In Listowel this spring (2014 – http://wombatsdigit.com/w/2014/09/meeting-joseph-oconnor-and-anne-enright/) he talked at length about how he composes his books, how long it takes him to compose his books, how he speaks each sentence out loud to see if the cadence sounds right. *This* effort is what made the first… third of the book, where we get introduced to the players and their young selves and the author’s love of music of the seventies bearable. I would go so far as to say enjoyable, even, because of that level of care paid to the sentences that make up the book, though it does feel like a little indulgence on the part of O’Connor, pinwheeling down the lane. For example, the part that he read out at Listowel, in which a young Robbie Goulding comes home late and drunk and gets a bollocking by his dear old dad, was very musical and funny and finely tuned… except it was a little bit long.

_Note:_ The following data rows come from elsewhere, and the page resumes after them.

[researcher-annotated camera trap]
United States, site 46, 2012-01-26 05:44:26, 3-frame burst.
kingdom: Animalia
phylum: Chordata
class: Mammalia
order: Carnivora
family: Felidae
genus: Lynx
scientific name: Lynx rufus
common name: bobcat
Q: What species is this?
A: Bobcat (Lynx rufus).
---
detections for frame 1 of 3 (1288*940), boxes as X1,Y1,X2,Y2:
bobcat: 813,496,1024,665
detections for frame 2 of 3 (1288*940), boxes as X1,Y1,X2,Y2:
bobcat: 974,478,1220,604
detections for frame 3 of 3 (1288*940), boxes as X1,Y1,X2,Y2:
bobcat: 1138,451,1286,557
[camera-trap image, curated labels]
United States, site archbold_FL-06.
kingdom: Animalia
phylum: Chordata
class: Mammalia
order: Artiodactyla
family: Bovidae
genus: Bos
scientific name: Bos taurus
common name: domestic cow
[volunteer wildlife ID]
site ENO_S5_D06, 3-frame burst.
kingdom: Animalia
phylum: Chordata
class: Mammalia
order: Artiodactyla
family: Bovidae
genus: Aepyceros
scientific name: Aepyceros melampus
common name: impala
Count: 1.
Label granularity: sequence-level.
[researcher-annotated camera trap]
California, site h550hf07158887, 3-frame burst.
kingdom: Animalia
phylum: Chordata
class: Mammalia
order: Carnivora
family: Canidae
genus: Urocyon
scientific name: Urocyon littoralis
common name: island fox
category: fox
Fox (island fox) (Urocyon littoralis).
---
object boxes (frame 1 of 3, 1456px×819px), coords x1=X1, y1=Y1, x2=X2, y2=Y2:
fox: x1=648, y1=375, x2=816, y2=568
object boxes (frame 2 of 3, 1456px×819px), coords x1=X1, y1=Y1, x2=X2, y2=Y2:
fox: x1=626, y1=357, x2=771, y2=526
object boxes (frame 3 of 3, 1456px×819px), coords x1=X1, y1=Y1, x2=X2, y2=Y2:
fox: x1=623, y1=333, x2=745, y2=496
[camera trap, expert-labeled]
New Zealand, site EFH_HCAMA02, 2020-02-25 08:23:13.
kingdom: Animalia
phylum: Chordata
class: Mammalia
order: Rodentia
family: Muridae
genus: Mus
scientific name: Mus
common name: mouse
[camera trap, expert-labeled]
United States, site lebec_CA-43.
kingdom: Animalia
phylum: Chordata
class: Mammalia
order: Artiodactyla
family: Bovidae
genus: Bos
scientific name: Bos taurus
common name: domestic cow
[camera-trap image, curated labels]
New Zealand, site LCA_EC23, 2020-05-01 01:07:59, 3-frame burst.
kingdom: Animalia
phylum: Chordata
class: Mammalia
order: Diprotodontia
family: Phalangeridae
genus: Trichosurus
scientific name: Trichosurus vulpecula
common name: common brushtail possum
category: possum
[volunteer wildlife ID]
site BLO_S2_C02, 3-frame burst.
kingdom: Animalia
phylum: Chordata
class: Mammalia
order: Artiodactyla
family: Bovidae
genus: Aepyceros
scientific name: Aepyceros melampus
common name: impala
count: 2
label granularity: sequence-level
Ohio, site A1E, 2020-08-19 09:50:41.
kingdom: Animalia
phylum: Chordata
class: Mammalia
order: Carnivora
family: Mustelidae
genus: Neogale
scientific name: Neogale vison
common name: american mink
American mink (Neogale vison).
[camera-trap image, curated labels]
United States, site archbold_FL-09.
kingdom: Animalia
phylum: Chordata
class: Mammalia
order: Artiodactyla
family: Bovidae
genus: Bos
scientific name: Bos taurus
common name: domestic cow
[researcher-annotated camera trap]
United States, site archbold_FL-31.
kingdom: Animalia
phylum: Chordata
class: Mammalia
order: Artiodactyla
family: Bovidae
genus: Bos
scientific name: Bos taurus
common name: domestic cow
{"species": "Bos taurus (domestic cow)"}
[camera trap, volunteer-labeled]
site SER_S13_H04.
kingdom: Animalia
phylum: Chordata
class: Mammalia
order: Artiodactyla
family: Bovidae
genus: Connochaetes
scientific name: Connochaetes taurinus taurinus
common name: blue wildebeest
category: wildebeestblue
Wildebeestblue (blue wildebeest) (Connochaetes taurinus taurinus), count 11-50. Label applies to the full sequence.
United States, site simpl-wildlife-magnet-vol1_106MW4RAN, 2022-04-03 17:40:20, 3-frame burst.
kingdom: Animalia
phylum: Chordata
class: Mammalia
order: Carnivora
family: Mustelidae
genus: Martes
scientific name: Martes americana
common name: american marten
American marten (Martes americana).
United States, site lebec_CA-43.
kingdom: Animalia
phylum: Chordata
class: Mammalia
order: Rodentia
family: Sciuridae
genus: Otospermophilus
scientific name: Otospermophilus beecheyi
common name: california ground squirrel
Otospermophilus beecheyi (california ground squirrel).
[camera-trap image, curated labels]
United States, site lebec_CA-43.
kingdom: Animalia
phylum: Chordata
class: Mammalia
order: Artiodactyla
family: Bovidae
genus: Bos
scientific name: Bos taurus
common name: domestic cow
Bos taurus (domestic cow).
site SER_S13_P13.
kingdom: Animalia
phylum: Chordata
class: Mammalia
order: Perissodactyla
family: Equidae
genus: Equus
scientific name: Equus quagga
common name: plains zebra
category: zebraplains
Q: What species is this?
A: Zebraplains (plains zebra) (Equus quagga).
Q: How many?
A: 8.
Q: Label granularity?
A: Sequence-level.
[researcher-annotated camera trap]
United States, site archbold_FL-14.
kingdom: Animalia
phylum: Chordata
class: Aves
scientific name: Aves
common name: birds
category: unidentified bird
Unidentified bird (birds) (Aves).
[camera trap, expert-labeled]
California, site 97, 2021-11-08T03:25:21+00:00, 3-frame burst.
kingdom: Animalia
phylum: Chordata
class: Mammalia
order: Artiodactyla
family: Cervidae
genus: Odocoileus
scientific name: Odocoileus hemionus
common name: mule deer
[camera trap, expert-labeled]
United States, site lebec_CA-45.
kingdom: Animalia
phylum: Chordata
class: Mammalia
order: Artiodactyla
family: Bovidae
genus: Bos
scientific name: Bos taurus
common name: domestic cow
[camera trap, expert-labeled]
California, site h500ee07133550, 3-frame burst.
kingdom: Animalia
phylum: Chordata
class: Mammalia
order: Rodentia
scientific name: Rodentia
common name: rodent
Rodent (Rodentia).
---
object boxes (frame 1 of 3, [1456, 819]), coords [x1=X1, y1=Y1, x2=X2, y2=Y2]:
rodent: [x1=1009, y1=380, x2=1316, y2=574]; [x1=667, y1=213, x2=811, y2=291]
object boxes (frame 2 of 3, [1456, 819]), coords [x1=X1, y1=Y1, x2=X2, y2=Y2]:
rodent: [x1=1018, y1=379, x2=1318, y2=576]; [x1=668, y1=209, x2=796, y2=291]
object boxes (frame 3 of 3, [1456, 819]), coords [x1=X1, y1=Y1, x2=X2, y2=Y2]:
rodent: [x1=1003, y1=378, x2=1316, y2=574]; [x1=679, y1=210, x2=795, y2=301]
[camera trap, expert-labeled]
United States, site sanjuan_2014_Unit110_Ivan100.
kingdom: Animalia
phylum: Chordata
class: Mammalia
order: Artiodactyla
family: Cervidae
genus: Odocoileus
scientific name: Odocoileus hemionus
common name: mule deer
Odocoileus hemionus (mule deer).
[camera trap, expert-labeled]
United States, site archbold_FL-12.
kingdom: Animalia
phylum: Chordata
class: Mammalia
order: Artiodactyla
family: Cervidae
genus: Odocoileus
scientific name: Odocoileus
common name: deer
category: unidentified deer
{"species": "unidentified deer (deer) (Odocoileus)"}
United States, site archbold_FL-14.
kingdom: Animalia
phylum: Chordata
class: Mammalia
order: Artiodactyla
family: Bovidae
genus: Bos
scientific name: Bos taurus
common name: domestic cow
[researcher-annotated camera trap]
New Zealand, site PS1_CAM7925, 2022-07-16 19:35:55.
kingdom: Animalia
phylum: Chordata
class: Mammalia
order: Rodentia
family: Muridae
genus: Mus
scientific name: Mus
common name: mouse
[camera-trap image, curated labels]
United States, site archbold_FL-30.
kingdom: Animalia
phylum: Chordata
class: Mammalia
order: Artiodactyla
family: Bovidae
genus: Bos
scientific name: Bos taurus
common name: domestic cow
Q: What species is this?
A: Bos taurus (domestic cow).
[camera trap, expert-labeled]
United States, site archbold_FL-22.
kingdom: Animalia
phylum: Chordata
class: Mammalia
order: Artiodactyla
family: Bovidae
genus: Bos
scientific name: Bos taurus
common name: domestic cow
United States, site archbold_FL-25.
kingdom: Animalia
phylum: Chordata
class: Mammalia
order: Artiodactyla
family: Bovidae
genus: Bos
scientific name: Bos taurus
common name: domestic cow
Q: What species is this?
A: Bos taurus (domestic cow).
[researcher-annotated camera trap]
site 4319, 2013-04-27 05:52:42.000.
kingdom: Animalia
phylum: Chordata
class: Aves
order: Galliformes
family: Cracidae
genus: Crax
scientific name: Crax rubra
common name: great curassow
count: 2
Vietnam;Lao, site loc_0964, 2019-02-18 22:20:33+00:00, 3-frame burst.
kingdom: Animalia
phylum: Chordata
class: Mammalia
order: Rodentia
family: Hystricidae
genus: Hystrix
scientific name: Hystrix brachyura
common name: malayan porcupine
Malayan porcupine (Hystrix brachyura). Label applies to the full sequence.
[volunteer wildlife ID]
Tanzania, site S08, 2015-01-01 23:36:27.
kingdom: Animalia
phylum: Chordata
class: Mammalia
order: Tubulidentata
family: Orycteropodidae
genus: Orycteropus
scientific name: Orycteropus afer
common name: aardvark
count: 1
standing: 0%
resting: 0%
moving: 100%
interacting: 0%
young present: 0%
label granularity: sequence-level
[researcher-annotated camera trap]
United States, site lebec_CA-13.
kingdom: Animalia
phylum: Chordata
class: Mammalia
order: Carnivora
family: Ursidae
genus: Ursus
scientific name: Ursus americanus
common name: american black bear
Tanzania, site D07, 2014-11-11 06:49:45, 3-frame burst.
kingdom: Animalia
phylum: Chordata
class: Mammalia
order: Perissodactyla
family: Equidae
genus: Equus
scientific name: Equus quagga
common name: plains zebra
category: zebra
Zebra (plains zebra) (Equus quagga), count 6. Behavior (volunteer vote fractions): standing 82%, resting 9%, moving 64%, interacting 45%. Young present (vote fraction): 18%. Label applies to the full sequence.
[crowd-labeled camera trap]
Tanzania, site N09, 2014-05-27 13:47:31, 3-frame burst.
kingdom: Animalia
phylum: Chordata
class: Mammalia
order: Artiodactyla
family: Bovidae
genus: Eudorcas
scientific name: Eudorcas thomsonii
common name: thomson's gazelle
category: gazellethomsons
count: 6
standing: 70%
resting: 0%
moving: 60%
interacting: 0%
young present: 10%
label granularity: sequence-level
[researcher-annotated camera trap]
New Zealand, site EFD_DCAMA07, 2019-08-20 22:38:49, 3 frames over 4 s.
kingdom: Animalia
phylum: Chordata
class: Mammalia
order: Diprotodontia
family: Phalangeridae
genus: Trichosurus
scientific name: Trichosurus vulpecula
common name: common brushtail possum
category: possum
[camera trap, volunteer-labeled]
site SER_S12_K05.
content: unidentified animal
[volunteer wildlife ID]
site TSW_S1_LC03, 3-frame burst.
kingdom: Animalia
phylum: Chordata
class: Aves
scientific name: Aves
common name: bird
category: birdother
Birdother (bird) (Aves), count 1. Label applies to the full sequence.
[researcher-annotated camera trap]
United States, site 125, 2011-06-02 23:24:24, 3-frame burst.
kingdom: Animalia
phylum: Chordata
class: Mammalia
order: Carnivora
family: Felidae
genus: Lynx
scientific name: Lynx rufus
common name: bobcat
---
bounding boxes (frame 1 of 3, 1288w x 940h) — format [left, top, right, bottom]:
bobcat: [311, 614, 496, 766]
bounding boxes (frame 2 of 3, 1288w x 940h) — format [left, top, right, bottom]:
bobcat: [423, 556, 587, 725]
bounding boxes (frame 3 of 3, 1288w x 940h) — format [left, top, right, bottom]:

When the band comes together and moves to London things get really moving along and it becomes vintage O’Connor and I just got swept along by the current, instead of appreciating the technical details but lamenting the slow pace of the story. The people, Robbie, Trez, Fran, and Seán become living and breathing three dimensional characters and the story coalesces around Robbie and the thrill he’s had of it all.
So if you’re up for a little slog in the beginning, maybe some beautiful sentences and paragraphs, you’ll pull through the other side into the kind of amazing stuff Joseph O’Connor regularly produces.